Fourth, the comment expresses concern that the research will not
include a variety of different populations and that the lack of detail
provided in the Federal Register notice suggests that very little
knowledge will be gained from the research. Regarding the first part,
the revised research proposed in this document includes low literacy
individuals with chronic disease, general population individuals, and
individuals with one of the medical conditions that Rheutopia treats.

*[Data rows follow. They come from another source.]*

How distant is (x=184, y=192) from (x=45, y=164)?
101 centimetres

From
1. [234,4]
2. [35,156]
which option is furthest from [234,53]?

FDA believes these are the populations most relevant to this particular
type of drug, as well as other chronic diseases. In terms of the detail
provided, the questionnaire, which provided extensive detail about the
exact questions proposed, was available upon request during the first
comment period and will continue to be available during the second
comment period.
Fifth and finally, the comment suggested that comparing variations
of a short, one-page document limits the findings because there will be
no comparison to a longer document, which may perform better. FDA
concurs. In the revised research currently proposed, we have included a
control condition. A subset of individuals will be randomly assigned to
see the Medication Guide format for Rheutopia. Thus, we will compare
two proposed one-page prototypes with an existing document that would
be currently required for Rheutopia if it were a real drug.
External Reviewers
In addition to public comment, FDA's Division of Drug Marketing,
Advertising, and Communications discussed the prototypes and the
research design and protocol with a panel of 19 experts convened by the
Brookings Institution on July 21, 2010. The names of these individuals
can be found in Appendix A. After the workshop, several experts
provided detailed written feedback to FDA, which was incorporated into
the design of the study.
FDA estimates the burden of this collection of information as
follows:
[[Page 78256]]
Table 1--Estimated Annual Reporting Burden \1\
----------------------------------------------------------------------------------------------------------------
Annual
Number of respondents frequency per Total annual Hours per Total hours
response responses response
----------------------------------------------------------------------------------------------------------------
540..................................... 1 540 20/60 180
900..................................... 1 900 25/60 375
200..................................... 1 200 25/60 83
Total............................... 638
----------------------------------------------------------------------------------------------------------------
\1\ There are no capital costs or operating and maintenance costs associated with this collection of
information.
The burden chart reflects up to 3 pretests of 180 individuals each,
900 participants in the main study, and 200 participants in the
followup study involving electronic administration.
Dated: December 8, 2010.
Leslie Kux,
Acting Assistant Commissioner for Policy.